Optimism among businesses about growth was at a 33-month low in November on the back of a harsh economic environment.
According to Stanbic Bank’s monthly Purchasing Managers’ Index (PMI) – a survey that measures the health of the private sector – companies expressed a gloomy outlook for the next 12 months, akin to that of early 2017 before the General Election.
“Sentiment regarding the 12-month outlook for activity weakened further in November, falling to the lowest since February 2017. Only 44 per cent of panelists responded with a positive projection for output, compared to 55 per cent that predicts it to remain unchanged,” said Stanbic in the PMI report yesterday.

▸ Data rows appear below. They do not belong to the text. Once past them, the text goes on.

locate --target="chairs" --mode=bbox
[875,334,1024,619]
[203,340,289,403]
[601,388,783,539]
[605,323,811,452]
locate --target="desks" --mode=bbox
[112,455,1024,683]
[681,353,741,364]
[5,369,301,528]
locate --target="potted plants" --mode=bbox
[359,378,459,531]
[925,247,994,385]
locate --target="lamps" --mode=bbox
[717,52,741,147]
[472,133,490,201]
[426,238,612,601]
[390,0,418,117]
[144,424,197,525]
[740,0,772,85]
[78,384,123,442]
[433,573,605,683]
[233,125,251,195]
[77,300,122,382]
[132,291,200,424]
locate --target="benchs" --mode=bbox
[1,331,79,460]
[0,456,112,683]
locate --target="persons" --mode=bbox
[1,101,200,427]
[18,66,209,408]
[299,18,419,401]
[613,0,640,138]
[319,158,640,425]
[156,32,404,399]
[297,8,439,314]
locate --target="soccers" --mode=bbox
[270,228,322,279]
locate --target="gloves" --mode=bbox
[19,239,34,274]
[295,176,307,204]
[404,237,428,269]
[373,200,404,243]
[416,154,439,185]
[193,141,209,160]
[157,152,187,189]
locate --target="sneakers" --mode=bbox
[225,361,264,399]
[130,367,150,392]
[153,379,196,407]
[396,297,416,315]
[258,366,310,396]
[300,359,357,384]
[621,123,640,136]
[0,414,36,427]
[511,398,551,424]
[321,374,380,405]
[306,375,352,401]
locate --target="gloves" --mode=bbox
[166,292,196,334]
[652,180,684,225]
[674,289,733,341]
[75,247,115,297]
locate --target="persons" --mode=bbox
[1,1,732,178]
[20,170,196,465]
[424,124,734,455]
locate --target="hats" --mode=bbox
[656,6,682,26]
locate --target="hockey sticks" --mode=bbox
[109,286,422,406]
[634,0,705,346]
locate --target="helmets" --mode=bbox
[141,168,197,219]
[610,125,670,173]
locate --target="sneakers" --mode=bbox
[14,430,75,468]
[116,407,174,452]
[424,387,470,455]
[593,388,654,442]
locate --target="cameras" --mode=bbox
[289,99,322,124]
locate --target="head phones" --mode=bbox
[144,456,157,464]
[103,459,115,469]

“A number of companies mentioned that they plan to open new branches in the coming year, while a greater focus on marketing and hiring also boosted optimism.”
The private sector is still grappling with low demand for their products, which has persisted for the better part of the year, but there is a degree of relief with the expectation of improved access to credit following the scrapping of the interest rate cap.

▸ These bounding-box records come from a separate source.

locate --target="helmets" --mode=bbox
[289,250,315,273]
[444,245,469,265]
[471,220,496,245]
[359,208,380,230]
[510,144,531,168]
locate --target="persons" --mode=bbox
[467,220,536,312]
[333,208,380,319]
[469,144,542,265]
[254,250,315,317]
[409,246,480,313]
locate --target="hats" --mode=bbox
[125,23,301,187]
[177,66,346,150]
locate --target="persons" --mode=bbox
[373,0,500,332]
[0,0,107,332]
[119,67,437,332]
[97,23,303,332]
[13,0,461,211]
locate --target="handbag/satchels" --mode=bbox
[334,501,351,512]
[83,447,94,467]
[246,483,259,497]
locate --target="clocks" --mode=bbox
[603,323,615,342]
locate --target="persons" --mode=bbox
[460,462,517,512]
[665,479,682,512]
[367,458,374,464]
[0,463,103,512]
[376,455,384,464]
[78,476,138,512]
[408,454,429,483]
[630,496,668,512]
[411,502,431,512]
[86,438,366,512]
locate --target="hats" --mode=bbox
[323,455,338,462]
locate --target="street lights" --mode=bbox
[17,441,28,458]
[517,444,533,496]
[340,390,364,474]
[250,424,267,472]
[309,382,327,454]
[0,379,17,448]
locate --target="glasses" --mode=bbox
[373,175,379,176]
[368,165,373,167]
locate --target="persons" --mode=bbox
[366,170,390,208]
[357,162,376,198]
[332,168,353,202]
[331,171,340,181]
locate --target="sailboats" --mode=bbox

The government has also committed to clear pending bills, which is expected to improve cash flows.
The headline PMI stood at 53.2 in November, similar to October levels but the lowest level in six months. Readings above 50 signal an improvement in business conditions on the previous month, while readings below 50 show a deterioration.
The report noted that business registered solid improvement over November, with firms raising output but also noted that “the rate of demand growth was the softest since May”.
“The future output sub-index still indicates that firms are cautious on activity over the coming year. However, in comparison to most surveys since the beginning of this year, less panelists complained about cash flow issues this month,” said Stanbic Regional Economist for East Africa Jibran Qureishi.
“Of course, the government should continue to clear pending arrears owed to the private sector in order to alleviate these cash flow constraints,” he said.
“Furthermore, as commercial banks begin to extend credit following the repeal of the interest rate capping law, the private sector will be in a much better position than it currently is or has been for the past two and a half years.”